12 Dec 2020 3 minute read
Gwydyr House, the London headquarters of the Office of the Secretary of State for Wales.

The Wales Office spent over £30,000 redecorating their London office this summer despite its ministers being firm supporters of public spending cuts, Nation.Cymru can reveal.

The five-figure sum spent on the grade II listed Gwydyr House on Whitehall included an undisclosed amount for “fabric maintenance”.

The publicly-funded facelift for the Westminster office of Wales Secretary Simon Hart came before he voted against free school meals during school holidays and defended the UK Government’s decision not to extend furlough in time for the start of the second lockdown in Wales.

The transparency return

The controversial spending is revealed in UK Government transparency data which shows the Wales Office paid £68,889.59 for “facilities management and redecoration at the London Office” on August 20.
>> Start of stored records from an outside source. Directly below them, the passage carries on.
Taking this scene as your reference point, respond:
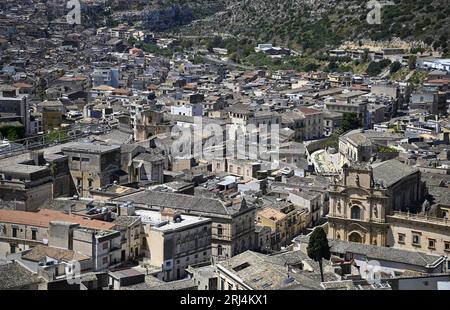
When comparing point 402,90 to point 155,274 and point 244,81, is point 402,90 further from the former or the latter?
point 155,274

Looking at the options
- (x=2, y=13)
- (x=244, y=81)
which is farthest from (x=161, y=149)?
(x=2, y=13)

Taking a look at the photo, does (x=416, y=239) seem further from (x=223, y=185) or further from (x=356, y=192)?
(x=223, y=185)

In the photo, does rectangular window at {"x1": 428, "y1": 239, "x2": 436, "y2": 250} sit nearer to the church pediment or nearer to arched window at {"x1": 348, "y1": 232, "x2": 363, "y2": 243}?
arched window at {"x1": 348, "y1": 232, "x2": 363, "y2": 243}

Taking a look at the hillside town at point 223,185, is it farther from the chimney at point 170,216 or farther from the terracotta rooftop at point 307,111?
the terracotta rooftop at point 307,111

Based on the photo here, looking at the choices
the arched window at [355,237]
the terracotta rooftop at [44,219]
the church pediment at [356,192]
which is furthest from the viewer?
the arched window at [355,237]

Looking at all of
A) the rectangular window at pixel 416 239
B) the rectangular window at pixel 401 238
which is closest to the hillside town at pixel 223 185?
the rectangular window at pixel 416 239

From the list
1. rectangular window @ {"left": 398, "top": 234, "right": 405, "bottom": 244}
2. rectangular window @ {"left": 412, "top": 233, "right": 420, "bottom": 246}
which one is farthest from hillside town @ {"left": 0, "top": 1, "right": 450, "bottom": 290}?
rectangular window @ {"left": 398, "top": 234, "right": 405, "bottom": 244}

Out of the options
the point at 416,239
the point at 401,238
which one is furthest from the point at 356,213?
the point at 416,239
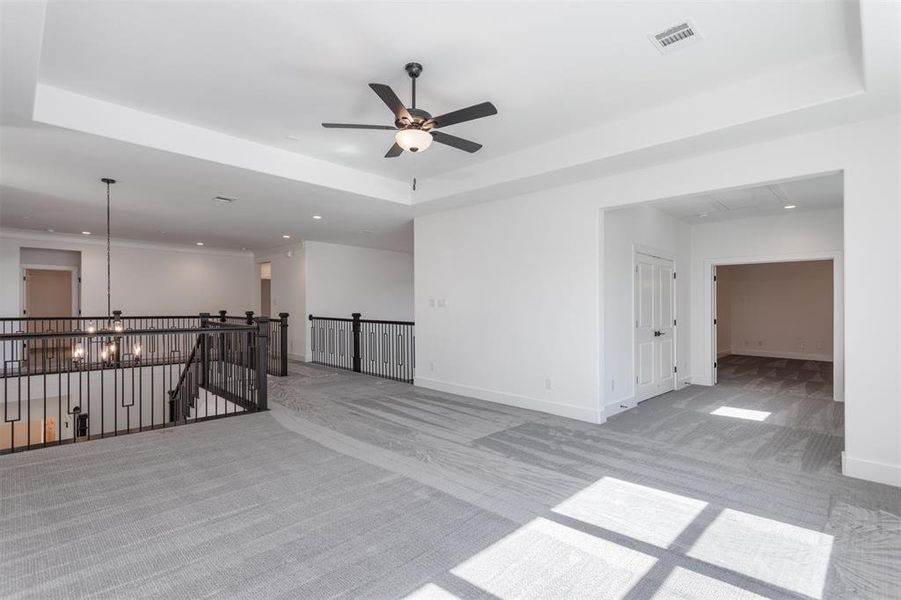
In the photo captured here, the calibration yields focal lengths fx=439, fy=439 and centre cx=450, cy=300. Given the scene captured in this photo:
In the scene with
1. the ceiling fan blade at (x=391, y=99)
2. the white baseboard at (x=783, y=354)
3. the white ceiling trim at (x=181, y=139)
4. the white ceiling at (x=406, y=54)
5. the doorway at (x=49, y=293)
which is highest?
the white ceiling at (x=406, y=54)

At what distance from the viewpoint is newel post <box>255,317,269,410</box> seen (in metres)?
5.57

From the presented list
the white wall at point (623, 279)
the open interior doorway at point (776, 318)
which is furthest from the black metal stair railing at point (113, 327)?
the open interior doorway at point (776, 318)

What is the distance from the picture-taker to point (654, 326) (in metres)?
6.57

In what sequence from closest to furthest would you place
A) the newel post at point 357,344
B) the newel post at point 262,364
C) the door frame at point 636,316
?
the newel post at point 262,364, the door frame at point 636,316, the newel post at point 357,344

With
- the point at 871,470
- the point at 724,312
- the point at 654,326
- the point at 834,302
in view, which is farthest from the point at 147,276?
Answer: the point at 724,312

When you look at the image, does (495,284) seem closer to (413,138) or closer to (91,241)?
(413,138)

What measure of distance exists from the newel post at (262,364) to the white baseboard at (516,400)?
246 cm

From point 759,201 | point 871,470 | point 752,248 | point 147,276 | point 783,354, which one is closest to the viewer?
point 871,470

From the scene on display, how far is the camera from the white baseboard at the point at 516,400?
515 cm

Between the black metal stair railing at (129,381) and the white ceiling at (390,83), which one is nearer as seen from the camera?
the white ceiling at (390,83)

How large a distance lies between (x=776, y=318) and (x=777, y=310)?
0.21m

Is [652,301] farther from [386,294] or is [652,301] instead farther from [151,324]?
[151,324]

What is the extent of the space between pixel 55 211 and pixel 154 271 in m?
4.05

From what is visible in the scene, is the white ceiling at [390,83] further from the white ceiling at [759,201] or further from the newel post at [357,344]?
the newel post at [357,344]
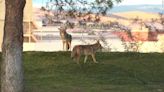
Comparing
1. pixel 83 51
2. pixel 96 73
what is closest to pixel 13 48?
pixel 96 73

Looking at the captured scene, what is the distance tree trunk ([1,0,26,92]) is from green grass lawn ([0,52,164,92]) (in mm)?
1826

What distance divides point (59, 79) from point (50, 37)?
61.7 ft

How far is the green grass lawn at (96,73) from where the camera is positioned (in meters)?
15.1

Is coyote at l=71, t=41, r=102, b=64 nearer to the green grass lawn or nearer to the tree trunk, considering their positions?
the green grass lawn

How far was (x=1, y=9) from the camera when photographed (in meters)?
30.8

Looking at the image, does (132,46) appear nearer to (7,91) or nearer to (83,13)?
(83,13)

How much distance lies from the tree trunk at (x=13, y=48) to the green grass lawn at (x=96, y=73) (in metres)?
1.83

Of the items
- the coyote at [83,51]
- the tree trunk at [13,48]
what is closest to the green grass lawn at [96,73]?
the coyote at [83,51]

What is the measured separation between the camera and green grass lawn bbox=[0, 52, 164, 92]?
15.1 metres

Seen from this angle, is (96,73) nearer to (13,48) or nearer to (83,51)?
(83,51)

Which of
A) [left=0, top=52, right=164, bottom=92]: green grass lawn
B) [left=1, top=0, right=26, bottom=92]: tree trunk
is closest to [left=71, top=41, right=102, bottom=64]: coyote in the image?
[left=0, top=52, right=164, bottom=92]: green grass lawn

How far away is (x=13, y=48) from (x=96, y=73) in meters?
6.65

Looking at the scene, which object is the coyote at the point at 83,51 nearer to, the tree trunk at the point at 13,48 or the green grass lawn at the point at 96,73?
the green grass lawn at the point at 96,73

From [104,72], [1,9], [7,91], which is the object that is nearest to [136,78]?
[104,72]
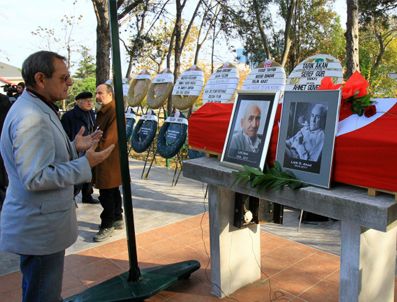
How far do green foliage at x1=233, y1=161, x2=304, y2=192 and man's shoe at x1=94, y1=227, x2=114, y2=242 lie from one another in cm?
216

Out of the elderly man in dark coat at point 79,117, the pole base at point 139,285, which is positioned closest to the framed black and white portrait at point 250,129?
the pole base at point 139,285

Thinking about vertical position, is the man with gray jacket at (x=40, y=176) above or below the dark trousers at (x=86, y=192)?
above

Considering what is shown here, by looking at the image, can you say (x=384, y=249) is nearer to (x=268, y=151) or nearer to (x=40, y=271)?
(x=268, y=151)

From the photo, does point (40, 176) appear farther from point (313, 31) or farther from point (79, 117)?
point (313, 31)

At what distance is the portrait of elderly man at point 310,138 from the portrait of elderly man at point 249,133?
0.25 metres

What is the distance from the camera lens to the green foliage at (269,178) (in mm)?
1888

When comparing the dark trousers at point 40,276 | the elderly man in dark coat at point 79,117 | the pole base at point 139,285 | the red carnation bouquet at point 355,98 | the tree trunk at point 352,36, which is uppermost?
the tree trunk at point 352,36

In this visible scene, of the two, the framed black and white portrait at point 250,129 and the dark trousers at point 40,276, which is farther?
the framed black and white portrait at point 250,129

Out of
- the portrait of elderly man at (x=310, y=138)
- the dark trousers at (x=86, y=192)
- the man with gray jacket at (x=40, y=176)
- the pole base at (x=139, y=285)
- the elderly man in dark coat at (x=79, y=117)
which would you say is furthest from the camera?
the dark trousers at (x=86, y=192)

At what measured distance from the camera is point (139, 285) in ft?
8.73

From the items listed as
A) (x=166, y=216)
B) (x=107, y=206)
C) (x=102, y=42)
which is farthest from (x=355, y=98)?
(x=102, y=42)

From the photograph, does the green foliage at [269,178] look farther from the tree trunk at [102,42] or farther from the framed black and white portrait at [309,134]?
the tree trunk at [102,42]

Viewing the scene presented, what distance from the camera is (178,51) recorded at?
11312mm

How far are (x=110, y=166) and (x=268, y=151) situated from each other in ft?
7.01
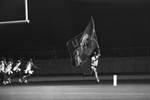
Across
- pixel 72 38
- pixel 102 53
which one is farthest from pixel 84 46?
pixel 72 38

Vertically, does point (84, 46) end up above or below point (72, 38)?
below

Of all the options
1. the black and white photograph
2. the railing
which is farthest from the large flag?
the railing

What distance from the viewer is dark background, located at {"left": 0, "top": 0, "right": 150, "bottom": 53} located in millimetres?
29969

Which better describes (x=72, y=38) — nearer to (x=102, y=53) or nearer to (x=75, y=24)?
(x=75, y=24)

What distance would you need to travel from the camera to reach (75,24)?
1256 inches

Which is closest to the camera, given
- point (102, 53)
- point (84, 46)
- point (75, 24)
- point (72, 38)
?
point (84, 46)

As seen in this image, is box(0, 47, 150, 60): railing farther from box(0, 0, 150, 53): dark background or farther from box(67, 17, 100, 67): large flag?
box(67, 17, 100, 67): large flag

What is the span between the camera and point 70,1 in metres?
30.3

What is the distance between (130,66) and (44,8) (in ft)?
42.6

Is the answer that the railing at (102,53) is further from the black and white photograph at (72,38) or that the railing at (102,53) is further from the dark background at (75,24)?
the dark background at (75,24)

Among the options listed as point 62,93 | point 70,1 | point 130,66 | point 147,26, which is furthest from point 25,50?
point 62,93

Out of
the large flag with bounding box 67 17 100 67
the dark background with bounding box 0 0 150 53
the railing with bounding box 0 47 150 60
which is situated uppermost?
the dark background with bounding box 0 0 150 53

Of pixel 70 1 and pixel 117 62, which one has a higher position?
pixel 70 1

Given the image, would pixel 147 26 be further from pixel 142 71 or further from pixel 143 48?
pixel 142 71
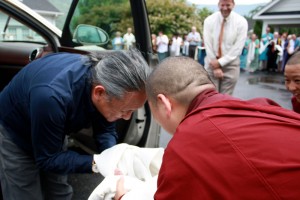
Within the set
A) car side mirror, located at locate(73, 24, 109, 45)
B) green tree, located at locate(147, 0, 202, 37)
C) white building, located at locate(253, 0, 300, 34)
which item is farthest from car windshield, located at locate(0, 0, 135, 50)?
white building, located at locate(253, 0, 300, 34)

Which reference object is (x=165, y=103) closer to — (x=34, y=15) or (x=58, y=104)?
(x=58, y=104)

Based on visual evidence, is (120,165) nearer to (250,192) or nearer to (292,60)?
(250,192)

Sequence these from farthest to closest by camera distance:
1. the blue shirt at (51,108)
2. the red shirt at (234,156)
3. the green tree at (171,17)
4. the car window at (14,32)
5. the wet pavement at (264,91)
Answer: the green tree at (171,17) < the wet pavement at (264,91) < the car window at (14,32) < the blue shirt at (51,108) < the red shirt at (234,156)

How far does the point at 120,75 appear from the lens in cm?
166

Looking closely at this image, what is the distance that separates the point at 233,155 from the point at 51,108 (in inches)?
37.5

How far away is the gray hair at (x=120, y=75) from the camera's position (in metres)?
1.67

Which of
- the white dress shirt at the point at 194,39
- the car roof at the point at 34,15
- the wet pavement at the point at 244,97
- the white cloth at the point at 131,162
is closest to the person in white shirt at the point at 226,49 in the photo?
the wet pavement at the point at 244,97

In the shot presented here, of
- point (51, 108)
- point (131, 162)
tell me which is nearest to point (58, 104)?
point (51, 108)

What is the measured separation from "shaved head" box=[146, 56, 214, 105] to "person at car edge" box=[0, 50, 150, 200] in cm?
30

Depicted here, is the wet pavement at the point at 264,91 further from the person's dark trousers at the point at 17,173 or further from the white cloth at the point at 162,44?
the person's dark trousers at the point at 17,173

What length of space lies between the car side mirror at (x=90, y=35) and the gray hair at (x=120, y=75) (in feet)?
3.45

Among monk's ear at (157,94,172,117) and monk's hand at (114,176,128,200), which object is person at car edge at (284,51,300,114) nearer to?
monk's ear at (157,94,172,117)

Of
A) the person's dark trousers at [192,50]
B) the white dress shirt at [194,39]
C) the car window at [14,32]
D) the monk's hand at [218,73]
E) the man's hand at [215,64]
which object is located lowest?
the person's dark trousers at [192,50]

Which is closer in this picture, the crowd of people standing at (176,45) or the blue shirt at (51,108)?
the blue shirt at (51,108)
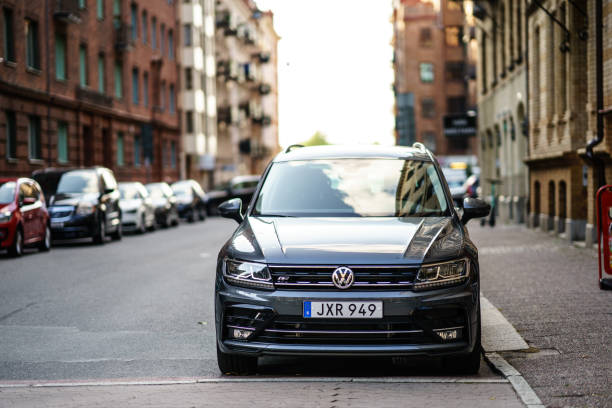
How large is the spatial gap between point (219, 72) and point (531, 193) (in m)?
50.6

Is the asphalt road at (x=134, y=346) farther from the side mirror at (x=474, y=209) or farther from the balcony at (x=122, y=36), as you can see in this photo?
the balcony at (x=122, y=36)

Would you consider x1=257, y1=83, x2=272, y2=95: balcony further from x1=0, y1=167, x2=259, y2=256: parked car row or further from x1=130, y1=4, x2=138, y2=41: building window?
x1=0, y1=167, x2=259, y2=256: parked car row

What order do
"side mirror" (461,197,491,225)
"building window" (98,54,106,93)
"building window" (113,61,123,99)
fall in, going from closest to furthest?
"side mirror" (461,197,491,225)
"building window" (98,54,106,93)
"building window" (113,61,123,99)

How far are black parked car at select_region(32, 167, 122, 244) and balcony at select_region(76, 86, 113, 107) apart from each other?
13.3 m

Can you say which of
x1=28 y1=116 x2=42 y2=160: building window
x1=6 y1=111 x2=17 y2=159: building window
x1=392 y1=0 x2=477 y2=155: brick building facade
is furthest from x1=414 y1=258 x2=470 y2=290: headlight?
x1=392 y1=0 x2=477 y2=155: brick building facade

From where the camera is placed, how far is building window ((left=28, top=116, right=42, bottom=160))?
35406 millimetres

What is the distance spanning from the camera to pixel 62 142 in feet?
128

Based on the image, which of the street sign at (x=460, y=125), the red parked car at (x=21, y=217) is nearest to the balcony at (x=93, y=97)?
the street sign at (x=460, y=125)

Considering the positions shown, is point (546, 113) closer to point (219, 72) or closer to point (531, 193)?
point (531, 193)

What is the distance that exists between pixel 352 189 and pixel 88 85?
35.9 meters

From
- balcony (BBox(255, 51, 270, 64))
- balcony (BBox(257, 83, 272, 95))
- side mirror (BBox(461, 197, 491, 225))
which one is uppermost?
balcony (BBox(255, 51, 270, 64))

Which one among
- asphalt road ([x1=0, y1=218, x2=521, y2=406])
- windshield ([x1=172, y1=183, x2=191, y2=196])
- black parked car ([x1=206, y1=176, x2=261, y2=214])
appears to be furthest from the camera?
black parked car ([x1=206, y1=176, x2=261, y2=214])

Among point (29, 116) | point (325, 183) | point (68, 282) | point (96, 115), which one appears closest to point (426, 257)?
point (325, 183)

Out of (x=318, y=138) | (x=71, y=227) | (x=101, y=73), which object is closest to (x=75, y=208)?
(x=71, y=227)
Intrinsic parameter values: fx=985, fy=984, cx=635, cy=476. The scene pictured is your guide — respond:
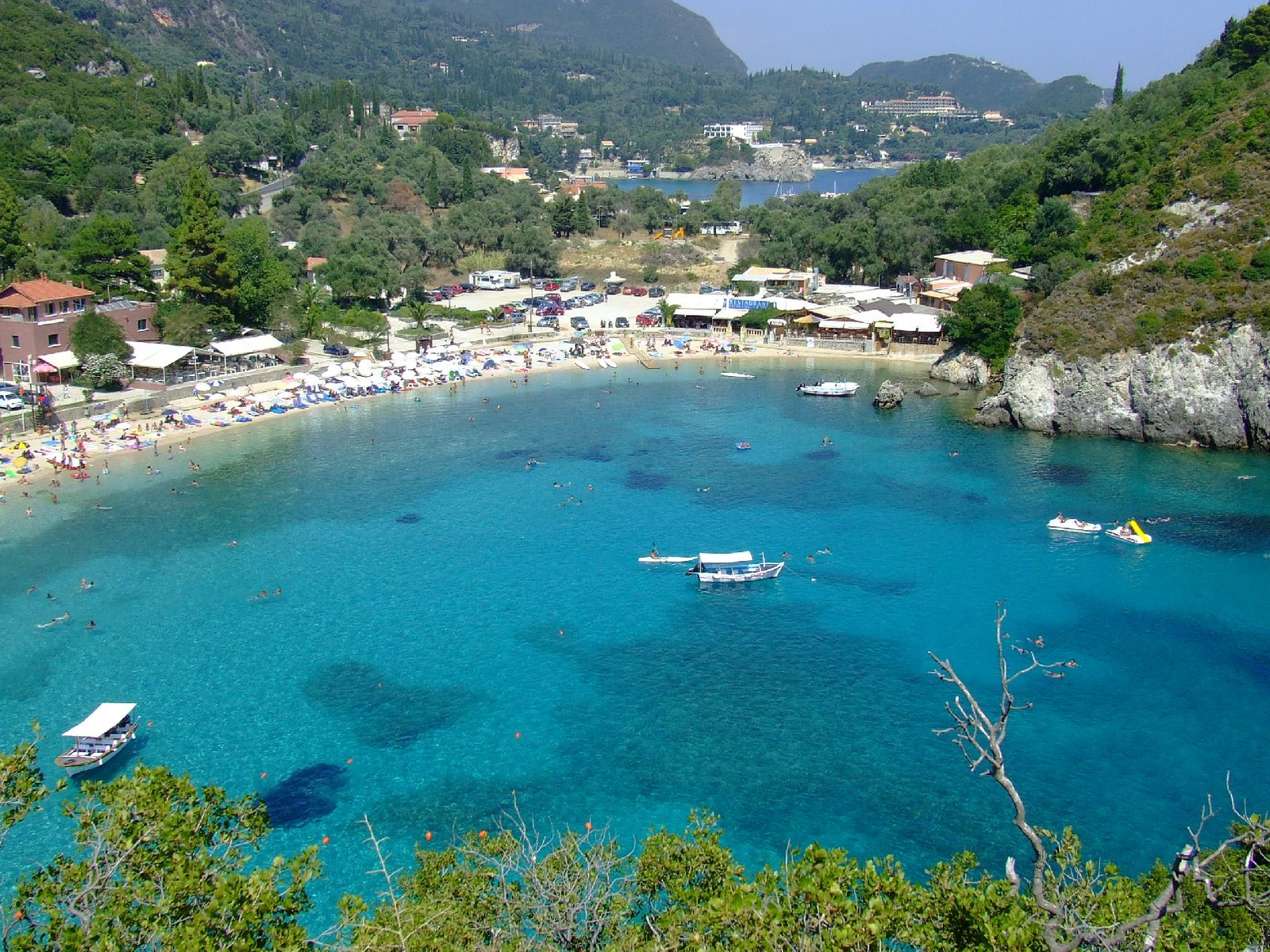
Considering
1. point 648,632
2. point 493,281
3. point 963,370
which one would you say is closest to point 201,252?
point 493,281

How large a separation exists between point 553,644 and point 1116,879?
16986 mm

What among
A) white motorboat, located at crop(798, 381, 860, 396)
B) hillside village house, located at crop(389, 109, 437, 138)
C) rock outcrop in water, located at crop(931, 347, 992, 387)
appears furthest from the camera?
hillside village house, located at crop(389, 109, 437, 138)

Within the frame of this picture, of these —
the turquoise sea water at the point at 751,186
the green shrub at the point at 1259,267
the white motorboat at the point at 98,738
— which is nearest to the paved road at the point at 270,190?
the white motorboat at the point at 98,738

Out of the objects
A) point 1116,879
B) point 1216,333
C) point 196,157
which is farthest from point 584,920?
point 196,157

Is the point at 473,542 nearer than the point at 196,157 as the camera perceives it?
Yes

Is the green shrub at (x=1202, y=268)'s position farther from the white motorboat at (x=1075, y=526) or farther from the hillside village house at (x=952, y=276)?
the white motorboat at (x=1075, y=526)

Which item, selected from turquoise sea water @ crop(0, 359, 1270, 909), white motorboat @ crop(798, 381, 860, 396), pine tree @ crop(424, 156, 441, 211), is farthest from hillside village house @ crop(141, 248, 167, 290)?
white motorboat @ crop(798, 381, 860, 396)

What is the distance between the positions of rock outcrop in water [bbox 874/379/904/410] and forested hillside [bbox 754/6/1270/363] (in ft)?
21.7

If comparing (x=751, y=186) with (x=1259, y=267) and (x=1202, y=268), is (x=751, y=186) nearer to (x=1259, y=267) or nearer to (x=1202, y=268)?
(x=1202, y=268)

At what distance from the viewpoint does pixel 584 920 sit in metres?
12.3

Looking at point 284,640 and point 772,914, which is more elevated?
point 772,914

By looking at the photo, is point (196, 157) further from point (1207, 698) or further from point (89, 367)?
point (1207, 698)

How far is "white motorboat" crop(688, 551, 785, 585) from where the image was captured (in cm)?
3089

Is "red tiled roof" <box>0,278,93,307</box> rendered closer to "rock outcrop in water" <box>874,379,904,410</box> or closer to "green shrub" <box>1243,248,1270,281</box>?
"rock outcrop in water" <box>874,379,904,410</box>
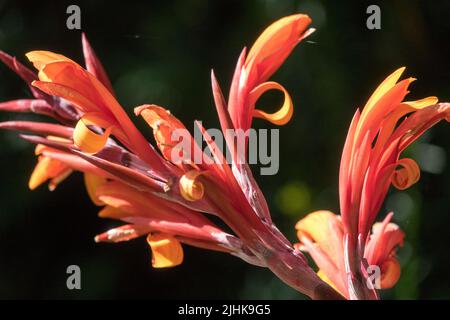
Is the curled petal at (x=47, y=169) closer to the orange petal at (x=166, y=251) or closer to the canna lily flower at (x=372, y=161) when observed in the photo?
the orange petal at (x=166, y=251)

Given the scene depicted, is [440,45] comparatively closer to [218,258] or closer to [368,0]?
[368,0]

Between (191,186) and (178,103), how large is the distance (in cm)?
103

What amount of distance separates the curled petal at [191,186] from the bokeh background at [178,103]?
90 cm

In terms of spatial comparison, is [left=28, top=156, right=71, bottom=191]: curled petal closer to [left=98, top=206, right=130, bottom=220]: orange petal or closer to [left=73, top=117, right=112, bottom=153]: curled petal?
[left=98, top=206, right=130, bottom=220]: orange petal

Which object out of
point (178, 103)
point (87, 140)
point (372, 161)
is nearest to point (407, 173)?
point (372, 161)

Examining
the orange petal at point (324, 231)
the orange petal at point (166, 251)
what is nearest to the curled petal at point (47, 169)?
the orange petal at point (166, 251)

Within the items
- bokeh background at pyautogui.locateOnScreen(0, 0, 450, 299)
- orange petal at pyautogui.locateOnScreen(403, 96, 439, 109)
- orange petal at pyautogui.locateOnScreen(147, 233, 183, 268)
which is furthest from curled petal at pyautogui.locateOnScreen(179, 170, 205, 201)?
bokeh background at pyautogui.locateOnScreen(0, 0, 450, 299)

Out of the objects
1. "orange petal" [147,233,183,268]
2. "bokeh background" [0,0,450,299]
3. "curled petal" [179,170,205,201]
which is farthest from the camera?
"bokeh background" [0,0,450,299]

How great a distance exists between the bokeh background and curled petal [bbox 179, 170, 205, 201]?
90 centimetres

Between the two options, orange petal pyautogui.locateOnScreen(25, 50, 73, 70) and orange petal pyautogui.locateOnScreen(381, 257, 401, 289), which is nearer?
orange petal pyautogui.locateOnScreen(25, 50, 73, 70)

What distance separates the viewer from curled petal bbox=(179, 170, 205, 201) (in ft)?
2.17

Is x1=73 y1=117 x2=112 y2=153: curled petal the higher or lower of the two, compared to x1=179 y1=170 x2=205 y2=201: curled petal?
higher

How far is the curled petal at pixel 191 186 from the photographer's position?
0.66 meters

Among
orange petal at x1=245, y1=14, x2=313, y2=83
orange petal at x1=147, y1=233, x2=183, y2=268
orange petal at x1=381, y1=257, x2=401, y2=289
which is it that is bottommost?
orange petal at x1=381, y1=257, x2=401, y2=289
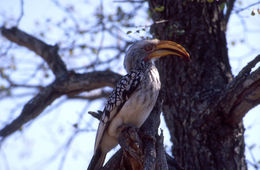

A response to a freedom of information request seen by Nation.Cymru further reveals that £33,796.11 of that sum was spent on “improvement works.”

Result of the FOI request

According to the Wales Office, that included: “General building maintenance, including redecoration, fabric maintenance and upgrades to the fire alarm system.”

They declined to provide an itemised list of spending.

 

‘Necessary’

The outlay came at the height of the school holidays during which children in England were provided free meals after a last-minute u-turn by the UK Government.

When MPs returned to Westminster, Labour forced a vote on continuing to provide free meals to children in England during school holidays, as already happens in Wales.

Both Hart and fellow Wales Office minister David TC Davies voted against the policy, resulting in a public outcry that saw Hart banned from a pub in Pembrokeshire.

Following the vote, TC Davies wrote: “Labour put forward seemingly reasonable motions which they know cannot be passed, then whip up hatred against Conservative MPs afterwards.”

But public money spent on redecorating their Westminster office would be enough to pay for 14,693 free school meals which cost £2.30 per child.

Both TC Davies and Hart have publicly spoken out in favour of cuts to public spending.

In March, Hart told the BBC that public spending cuts were a “necessary way of recovering a broken economy.”

Meanwhile, TC Davies told the Commons in 2018: “Opposition parties want to talk about what they call austerity. I call it trying to balance the books.”